When given the sum of cubes algebraic expression, such as \(a^3 + b^3\), we use a specific formula to break it down into a more manageable form. The formula for the sum of cubes is \(a^3 + b^3 = (a + b)(a^2 - ab + b^2)\).
Let's apply this to our numerator \(x^3 + 8\). Here, \(a = x\) and \(b = 2\). Using the sum of cubes formula, we get:
\[ x^3 + 8 = (x + 2)(x^2 - 2x + 4) \]
This factorization helps to simplify the expression by breaking it into two simpler polynomial factors.

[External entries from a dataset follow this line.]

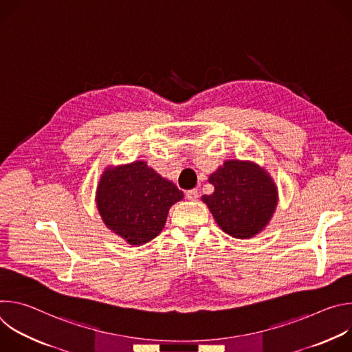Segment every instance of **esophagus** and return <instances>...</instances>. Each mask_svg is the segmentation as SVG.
<instances>
[{
    "label": "esophagus",
    "mask_w": 352,
    "mask_h": 352,
    "mask_svg": "<svg viewBox=\"0 0 352 352\" xmlns=\"http://www.w3.org/2000/svg\"><path fill=\"white\" fill-rule=\"evenodd\" d=\"M185 196H186L188 200H196L199 197V190L197 189H189V190H186Z\"/></svg>",
    "instance_id": "obj_1"
}]
</instances>
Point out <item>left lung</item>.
Returning a JSON list of instances; mask_svg holds the SVG:
<instances>
[{"mask_svg": "<svg viewBox=\"0 0 352 352\" xmlns=\"http://www.w3.org/2000/svg\"><path fill=\"white\" fill-rule=\"evenodd\" d=\"M209 182L214 192L200 199L226 234L249 239L267 227L278 204V190L265 167L249 160H226L209 175Z\"/></svg>", "mask_w": 352, "mask_h": 352, "instance_id": "left-lung-1", "label": "left lung"}]
</instances>
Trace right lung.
<instances>
[{"label":"right lung","mask_w":352,"mask_h":352,"mask_svg":"<svg viewBox=\"0 0 352 352\" xmlns=\"http://www.w3.org/2000/svg\"><path fill=\"white\" fill-rule=\"evenodd\" d=\"M184 199L174 182L146 162L107 166L96 189V205L109 230L129 245L156 238L167 221L170 208Z\"/></svg>","instance_id":"right-lung-1"}]
</instances>
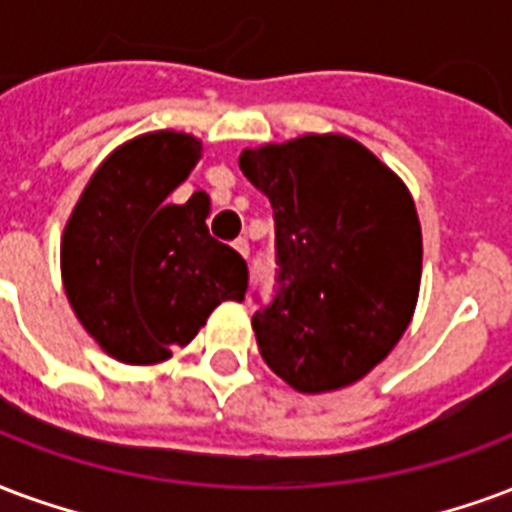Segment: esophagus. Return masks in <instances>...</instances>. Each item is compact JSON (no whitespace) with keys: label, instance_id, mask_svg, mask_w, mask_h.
<instances>
[{"label":"esophagus","instance_id":"obj_1","mask_svg":"<svg viewBox=\"0 0 512 512\" xmlns=\"http://www.w3.org/2000/svg\"><path fill=\"white\" fill-rule=\"evenodd\" d=\"M233 246H236L238 255H241V257H249V241H246V238H238V241H236V244H233Z\"/></svg>","mask_w":512,"mask_h":512}]
</instances>
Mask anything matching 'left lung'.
<instances>
[{
  "instance_id": "1",
  "label": "left lung",
  "mask_w": 512,
  "mask_h": 512,
  "mask_svg": "<svg viewBox=\"0 0 512 512\" xmlns=\"http://www.w3.org/2000/svg\"><path fill=\"white\" fill-rule=\"evenodd\" d=\"M238 165L274 208L279 290L252 317L263 361L298 393L363 380L418 304L423 236L410 189L339 132L244 149Z\"/></svg>"
}]
</instances>
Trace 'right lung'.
<instances>
[{
    "mask_svg": "<svg viewBox=\"0 0 512 512\" xmlns=\"http://www.w3.org/2000/svg\"><path fill=\"white\" fill-rule=\"evenodd\" d=\"M176 130L113 149L83 187L62 233V282L83 331L130 366L168 361L222 301H244L246 263L206 227L208 198L168 195L200 160Z\"/></svg>",
    "mask_w": 512,
    "mask_h": 512,
    "instance_id": "obj_1",
    "label": "right lung"
}]
</instances>
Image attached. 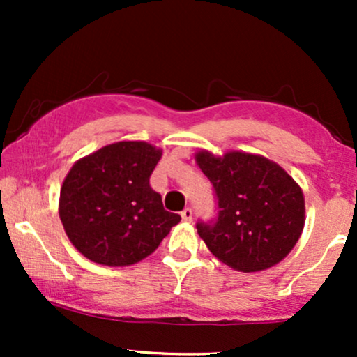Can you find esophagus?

This step is essential before we move on to handle the denominator for simplification.

For the denominator, we notice that we have a difference of squares, which appears in the form of \(a^2 - b^2\). The formula to factor a difference of squares is \((a - b)(a + b)\). This is a crucial pattern to recognize in algebraic fractions.
In our problem, \(x^2 - 4\) fits the difference of squares pattern where \(a = x\) and \(b = 2\). Applying the difference of squares formula, we get:
\[ x^2 - 4 = (x - 2)(x + 2) \]
With the denominator factored, it becomes easier to see common factors in the fraction, setting us up to simplify it further.

Factoring involves breaking down an expression into simpler terms that, when multiplied together, give back the original expression. It's a key step in simplifying fractions and solving equations.
In our exercise, after factoring both the numerator and the denominator, we have:
\[ \frac{(x + 2)(x^2 - 2x + 4)}{(x - 2)(x + 2)} \]
Notice that \((x + 2)\) is a factor both in the numerator and the denominator. This common factor can be canceled out, which simplifies our expression:
\[ \frac{(x + 2)(x^2 - 2x + 4)}{(x - 2)(x + 2)} = \frac{x^2 - 2x + 4}{x - 2} \]
Canceling out common factors is a fundamental step in simplifying algebraic fractions. Make sure to check that the term you're canceling is not equal to zero, to avoid undefined expressions.